ACTIVITY:
Take the data below. Output it exactly from its first line through the line containing "common name: african bush elephant".

INFORMATION SUPPLIED:
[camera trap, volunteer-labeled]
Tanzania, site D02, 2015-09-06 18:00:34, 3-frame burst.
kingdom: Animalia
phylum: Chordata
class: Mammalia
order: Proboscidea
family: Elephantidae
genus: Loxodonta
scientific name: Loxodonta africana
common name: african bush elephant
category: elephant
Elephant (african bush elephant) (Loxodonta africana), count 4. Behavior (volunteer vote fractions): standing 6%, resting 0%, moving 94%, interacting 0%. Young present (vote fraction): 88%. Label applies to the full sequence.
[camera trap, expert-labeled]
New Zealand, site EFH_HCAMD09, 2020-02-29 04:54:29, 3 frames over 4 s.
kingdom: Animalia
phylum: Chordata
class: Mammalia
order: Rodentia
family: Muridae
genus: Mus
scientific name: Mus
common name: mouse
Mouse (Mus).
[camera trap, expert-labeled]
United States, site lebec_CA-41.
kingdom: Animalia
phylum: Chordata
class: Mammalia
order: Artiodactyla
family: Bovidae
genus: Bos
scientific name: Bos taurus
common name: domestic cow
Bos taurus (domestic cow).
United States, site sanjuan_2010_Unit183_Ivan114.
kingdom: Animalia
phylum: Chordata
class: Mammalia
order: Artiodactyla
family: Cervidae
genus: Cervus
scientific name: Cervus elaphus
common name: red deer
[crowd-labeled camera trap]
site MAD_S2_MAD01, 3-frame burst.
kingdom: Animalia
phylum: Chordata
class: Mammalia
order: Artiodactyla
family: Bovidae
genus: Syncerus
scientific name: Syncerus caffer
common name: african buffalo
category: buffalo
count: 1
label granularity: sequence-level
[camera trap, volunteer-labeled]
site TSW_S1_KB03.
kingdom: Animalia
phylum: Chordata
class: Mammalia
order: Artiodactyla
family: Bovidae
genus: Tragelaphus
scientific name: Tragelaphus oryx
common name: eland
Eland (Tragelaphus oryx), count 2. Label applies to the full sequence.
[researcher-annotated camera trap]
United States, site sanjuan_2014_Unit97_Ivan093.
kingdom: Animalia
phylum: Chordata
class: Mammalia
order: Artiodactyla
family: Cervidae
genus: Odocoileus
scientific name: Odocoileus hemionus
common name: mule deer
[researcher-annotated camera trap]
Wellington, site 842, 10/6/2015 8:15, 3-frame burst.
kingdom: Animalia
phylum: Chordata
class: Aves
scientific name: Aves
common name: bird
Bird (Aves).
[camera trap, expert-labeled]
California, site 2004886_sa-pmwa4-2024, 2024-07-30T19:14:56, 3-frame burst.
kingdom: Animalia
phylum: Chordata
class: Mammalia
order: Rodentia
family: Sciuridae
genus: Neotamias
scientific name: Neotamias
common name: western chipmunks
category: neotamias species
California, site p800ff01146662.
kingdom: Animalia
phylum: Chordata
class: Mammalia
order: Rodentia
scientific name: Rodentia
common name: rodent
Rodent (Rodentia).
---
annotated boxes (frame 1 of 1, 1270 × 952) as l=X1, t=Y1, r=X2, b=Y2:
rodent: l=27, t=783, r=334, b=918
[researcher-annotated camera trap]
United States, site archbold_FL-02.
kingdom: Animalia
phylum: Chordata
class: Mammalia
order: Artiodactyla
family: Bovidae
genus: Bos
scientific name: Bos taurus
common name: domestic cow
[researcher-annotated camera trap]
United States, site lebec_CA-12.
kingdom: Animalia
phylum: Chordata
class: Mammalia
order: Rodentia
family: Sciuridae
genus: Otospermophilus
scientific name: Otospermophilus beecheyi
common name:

ANSWER BELOW:
[camera trap, volunteer-labeled]
Tanzania, site D02, 2015-09-06 18:00:34, 3-frame burst.
kingdom: Animalia
phylum: Chordata
class: Mammalia
order: Proboscidea
family: Elephantidae
genus: Loxodonta
scientific name: Loxodonta africana
common name: african bush elephant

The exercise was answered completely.